== About this exercise ==
Reproduce the records below in full and exactly, without their images.

== Data under study ==
%%

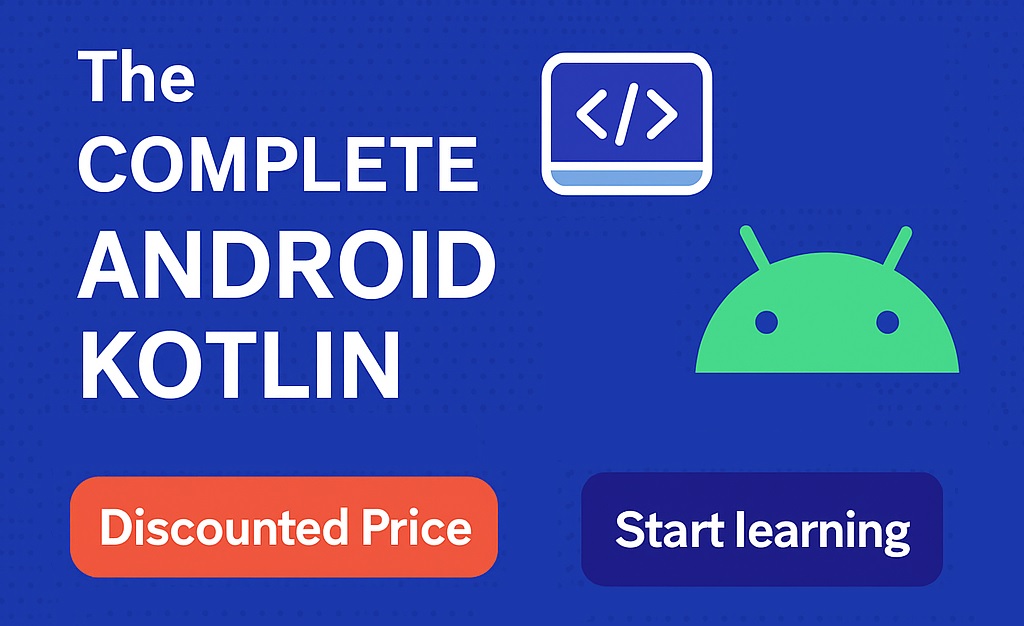  The Complete Android Kotlin App Development Bootcamp - May 2025 Offer 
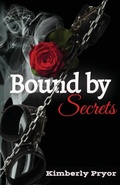 Cover: Bound by Secrets - Kimberly Pryor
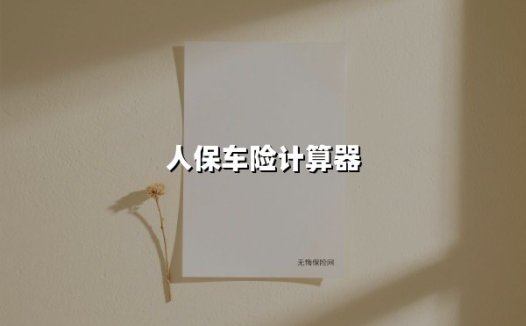 人保车险计算器到底准不准?资深保险顾问教你精准测算保费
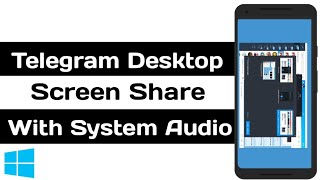Telegram Desktop Screen Sharing With Audio | Inbuilt Audio Share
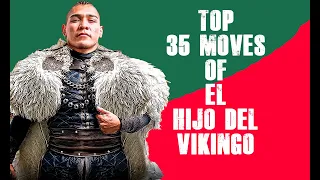 Top 35 moves of El Hijo del Vikingo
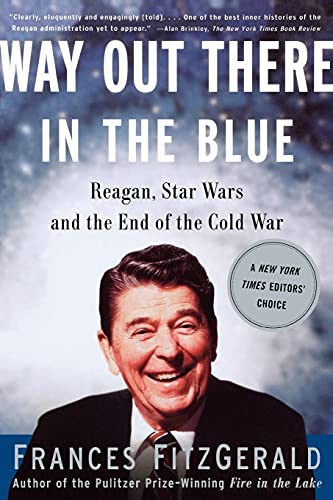 Imagen de archivo de Way Out There In the Blue: Reagan, Star Wars and the End of the Cold War a la venta por Gulf Coast Books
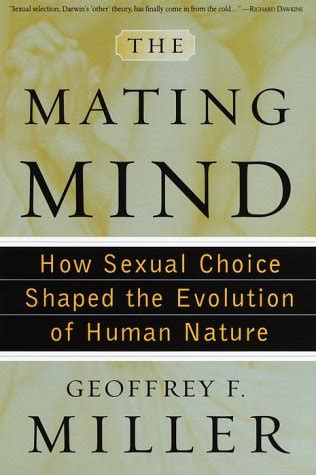 Read Online The Mating Mind How Sexual Choice Shaped The Evolution Of Human Nature By Geoffrey Miller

%%

== Written response ==
  The Complete Android Kotlin App Development Bootcamp - May 2025 Offer 
 Cover: Bound by Secrets - Kimberly Pryor
 人保车险计算器到底准不准?资深保险顾问教你精准测算保费
Telegram Desktop Screen Sharing With Audio | Inbuilt Audio Share
 Top 35 moves of El Hijo del Vikingo
 Imagen de archivo de Way Out There In the Blue: Reagan, Star Wars and the End of the Cold War a la venta por Gulf Coast Books
 Read Online The Mating Mind How Sexual Choice Shaped The Evolution Of Human Nature By Geoffrey Miller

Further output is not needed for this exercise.